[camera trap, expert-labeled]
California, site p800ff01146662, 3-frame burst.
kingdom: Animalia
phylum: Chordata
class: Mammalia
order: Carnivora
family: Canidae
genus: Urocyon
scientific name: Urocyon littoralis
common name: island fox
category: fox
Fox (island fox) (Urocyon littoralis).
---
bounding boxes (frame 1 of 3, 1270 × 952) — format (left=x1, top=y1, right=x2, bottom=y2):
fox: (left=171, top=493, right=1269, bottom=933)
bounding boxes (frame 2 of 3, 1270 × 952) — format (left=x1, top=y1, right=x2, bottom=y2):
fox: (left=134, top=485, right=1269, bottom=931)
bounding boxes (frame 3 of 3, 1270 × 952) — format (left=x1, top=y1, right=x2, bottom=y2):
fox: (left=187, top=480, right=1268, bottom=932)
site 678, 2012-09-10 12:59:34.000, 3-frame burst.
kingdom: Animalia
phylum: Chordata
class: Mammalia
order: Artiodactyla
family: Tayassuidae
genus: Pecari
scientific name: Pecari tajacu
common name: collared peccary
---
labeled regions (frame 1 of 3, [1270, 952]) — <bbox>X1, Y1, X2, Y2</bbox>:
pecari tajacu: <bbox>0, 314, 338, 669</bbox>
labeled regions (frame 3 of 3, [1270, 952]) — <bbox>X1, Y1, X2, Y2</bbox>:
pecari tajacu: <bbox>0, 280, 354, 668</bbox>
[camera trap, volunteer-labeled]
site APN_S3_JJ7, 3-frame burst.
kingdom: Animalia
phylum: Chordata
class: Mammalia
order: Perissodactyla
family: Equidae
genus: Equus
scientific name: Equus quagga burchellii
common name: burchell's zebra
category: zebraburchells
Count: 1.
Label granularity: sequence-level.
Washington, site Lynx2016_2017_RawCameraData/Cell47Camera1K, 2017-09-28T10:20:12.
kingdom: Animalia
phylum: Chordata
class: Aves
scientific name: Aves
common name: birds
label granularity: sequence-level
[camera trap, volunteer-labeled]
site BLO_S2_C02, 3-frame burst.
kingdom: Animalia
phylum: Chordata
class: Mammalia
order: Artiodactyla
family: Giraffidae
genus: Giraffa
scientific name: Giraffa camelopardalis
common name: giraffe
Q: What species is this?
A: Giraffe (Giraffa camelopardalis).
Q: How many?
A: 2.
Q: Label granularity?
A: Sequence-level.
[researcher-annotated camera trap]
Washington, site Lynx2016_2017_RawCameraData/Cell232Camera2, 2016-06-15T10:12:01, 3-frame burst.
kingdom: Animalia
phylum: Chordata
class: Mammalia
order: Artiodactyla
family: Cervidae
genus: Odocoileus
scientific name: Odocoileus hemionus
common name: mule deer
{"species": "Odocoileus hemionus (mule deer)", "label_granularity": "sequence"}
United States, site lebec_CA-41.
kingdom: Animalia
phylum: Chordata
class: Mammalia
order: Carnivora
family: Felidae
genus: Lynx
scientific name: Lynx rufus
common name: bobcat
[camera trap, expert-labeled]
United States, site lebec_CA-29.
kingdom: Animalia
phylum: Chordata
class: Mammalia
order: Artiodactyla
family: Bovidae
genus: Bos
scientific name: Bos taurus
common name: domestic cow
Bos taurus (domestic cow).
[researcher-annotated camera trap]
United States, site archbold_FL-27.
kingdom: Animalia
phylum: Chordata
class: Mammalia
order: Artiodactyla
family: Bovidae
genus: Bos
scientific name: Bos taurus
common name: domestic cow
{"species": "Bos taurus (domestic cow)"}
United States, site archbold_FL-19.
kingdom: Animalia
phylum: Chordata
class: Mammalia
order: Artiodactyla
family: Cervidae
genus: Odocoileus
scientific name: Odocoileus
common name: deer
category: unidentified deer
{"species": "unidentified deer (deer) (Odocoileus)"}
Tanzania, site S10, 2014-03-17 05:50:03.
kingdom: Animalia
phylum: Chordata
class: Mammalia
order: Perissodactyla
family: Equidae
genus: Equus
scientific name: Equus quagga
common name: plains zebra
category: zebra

====================

## Assigned task
Look for the string "hemionus" in the entries above. Copy every line that has it.

## Exercise response
scientific name: Odocoileus hemionus
{"species": "Odocoileus hemionus (mule deer)", "label_granularity": "sequence"}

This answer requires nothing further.